Including an ERD entity-relationship diagram would have been helpful, or at least the CREATE TABLE DDL including FK definitions. Let me try to organize your prose. Here's what I heard.
- label --> labeltype
- label --> scan --> dataset
It's not obvious to me why scan
and dataset
should be in a subquery rather than at same level -- it
just arbitrarily came out that way, no biggie.
The l.id_scan = (
fragment suggests to me
that there's enough UNIQUE indexes on {scan, ds} name
to ensure we get no more than one result row from the subquery,
else you would have mentioned l.id_scan IN ( ...
.
It's perfectly fine the way it is.
Maybe JOIN label against labeltype and also against scan?
(And then scan against ds.)
If I was chicken, I would do all the JOINing in SELECT statements,
obtain an id
that I could do a sanity check on,
and then send a simple DELETE single row command.
But you're braver than me, and it works, so that's cool.
When reasoning about complex JOINs I often find it convenient
to bury some of the complexity behind a VIEW.
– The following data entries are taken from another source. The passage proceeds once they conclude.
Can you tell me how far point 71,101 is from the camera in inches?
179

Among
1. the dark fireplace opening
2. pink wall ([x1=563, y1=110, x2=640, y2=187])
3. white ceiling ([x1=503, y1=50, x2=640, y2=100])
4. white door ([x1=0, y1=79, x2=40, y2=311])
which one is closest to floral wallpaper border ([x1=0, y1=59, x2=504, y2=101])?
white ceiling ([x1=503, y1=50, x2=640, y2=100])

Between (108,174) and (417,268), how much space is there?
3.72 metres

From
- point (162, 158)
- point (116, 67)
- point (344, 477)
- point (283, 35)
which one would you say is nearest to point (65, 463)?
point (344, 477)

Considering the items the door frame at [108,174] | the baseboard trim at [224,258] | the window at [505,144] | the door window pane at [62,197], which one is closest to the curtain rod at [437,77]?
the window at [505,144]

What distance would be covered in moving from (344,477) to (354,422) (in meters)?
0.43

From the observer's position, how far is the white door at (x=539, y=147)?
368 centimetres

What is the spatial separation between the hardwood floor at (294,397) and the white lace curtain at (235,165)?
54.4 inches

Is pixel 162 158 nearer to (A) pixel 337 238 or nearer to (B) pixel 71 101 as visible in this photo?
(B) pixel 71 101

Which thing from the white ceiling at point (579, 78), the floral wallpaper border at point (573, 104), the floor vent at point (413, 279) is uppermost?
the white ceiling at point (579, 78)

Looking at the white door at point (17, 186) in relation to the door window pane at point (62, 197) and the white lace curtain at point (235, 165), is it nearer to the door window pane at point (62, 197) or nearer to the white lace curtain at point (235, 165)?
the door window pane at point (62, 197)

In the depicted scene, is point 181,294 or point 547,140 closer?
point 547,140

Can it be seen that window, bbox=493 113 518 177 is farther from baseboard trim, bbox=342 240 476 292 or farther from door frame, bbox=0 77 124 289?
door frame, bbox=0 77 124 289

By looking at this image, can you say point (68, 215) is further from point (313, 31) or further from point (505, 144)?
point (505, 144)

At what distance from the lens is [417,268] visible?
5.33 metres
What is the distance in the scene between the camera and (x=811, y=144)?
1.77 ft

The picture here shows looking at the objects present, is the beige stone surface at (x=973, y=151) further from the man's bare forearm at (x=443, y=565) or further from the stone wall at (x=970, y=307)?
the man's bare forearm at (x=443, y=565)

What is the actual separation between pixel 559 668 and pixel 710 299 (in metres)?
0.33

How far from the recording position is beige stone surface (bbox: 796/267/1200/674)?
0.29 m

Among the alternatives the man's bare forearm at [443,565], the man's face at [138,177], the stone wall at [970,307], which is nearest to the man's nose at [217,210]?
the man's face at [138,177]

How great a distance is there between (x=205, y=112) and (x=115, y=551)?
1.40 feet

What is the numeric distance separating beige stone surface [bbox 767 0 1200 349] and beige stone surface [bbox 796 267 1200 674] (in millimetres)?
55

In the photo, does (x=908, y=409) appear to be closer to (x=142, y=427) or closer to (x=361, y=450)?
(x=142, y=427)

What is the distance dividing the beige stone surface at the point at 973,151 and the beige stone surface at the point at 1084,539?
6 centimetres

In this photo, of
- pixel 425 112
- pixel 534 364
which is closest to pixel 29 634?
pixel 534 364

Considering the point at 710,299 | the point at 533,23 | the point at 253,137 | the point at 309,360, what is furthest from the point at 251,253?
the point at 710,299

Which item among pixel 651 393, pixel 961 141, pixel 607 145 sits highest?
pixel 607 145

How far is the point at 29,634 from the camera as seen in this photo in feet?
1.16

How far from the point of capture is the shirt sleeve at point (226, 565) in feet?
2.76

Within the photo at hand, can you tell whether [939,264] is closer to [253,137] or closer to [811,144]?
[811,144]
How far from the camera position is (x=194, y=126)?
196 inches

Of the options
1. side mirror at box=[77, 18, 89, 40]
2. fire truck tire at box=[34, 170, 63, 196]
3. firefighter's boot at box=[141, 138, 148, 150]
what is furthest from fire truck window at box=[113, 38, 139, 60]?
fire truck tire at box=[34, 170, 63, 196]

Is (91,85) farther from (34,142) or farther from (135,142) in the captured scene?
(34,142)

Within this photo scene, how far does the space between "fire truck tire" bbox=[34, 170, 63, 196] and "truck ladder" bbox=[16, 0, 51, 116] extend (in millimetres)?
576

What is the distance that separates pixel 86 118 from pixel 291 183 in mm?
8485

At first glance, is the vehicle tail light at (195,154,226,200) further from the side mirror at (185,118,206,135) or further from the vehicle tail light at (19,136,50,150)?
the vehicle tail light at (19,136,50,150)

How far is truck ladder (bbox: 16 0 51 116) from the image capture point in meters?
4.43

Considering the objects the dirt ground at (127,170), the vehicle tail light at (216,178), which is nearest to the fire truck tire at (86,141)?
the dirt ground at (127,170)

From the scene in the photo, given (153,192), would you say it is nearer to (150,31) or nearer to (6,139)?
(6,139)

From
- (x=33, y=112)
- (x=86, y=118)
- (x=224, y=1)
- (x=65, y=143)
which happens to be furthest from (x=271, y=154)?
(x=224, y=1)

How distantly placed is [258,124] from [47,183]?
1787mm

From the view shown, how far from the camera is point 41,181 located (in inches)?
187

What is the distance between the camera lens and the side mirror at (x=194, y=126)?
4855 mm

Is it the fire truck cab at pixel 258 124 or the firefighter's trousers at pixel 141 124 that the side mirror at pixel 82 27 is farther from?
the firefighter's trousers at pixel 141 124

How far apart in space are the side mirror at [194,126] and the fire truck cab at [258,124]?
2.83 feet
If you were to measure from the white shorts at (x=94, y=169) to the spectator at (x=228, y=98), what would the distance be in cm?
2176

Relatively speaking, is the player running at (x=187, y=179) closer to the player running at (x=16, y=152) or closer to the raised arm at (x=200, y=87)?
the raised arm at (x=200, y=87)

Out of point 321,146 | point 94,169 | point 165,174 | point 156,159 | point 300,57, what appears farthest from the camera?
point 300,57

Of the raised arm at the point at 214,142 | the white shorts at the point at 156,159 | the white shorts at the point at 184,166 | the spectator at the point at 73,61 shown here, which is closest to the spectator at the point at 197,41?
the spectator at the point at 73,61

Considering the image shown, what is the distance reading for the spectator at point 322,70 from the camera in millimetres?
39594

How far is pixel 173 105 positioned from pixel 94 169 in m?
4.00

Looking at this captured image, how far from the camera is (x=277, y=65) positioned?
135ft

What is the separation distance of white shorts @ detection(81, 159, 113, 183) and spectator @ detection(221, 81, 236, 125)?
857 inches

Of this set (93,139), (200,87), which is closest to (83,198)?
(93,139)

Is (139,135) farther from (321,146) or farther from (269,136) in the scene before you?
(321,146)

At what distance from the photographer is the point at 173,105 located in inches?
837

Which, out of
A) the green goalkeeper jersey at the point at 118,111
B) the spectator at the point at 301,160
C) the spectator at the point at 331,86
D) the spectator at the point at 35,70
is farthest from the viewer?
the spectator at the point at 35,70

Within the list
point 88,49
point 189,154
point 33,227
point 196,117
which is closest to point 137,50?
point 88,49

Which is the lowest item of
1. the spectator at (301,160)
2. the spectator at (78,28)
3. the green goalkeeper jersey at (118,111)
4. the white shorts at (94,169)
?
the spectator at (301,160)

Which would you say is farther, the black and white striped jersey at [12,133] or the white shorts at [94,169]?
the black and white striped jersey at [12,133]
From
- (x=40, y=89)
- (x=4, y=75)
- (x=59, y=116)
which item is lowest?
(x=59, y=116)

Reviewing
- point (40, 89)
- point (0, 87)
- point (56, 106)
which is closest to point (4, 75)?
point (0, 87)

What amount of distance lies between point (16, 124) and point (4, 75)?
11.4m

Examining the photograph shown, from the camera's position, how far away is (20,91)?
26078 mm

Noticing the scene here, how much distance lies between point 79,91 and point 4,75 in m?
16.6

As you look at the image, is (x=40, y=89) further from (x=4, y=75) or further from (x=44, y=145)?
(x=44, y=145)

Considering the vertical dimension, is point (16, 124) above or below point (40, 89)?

Minimally you would want to define a scan_dataset_v
view
so you never have to type the name of the "dataset" table again.
CREATE VIEW scan_dataset_v AS
SELECT s.*, ds.*
FROM scan s
JOIN dataset ds ON ds.id = s.id_dataset;
Now label
has just two relationships to worry about.
(And, the *
stars probably have at least
one conflicting column name -- just write them all out.
Absent the DDL, I don't know what all the columns are.)
You might possibly find it convenient to produce
a view that JOINs them both to label
,
and another that JOINs labeltype
to label
.
It just saves some typing during interactive queries.
There's no efficiency hit -- think of it as the
backend doing a macro expansion before issuing the query.
Summary: Any improvements? Nope, not really, LGTM.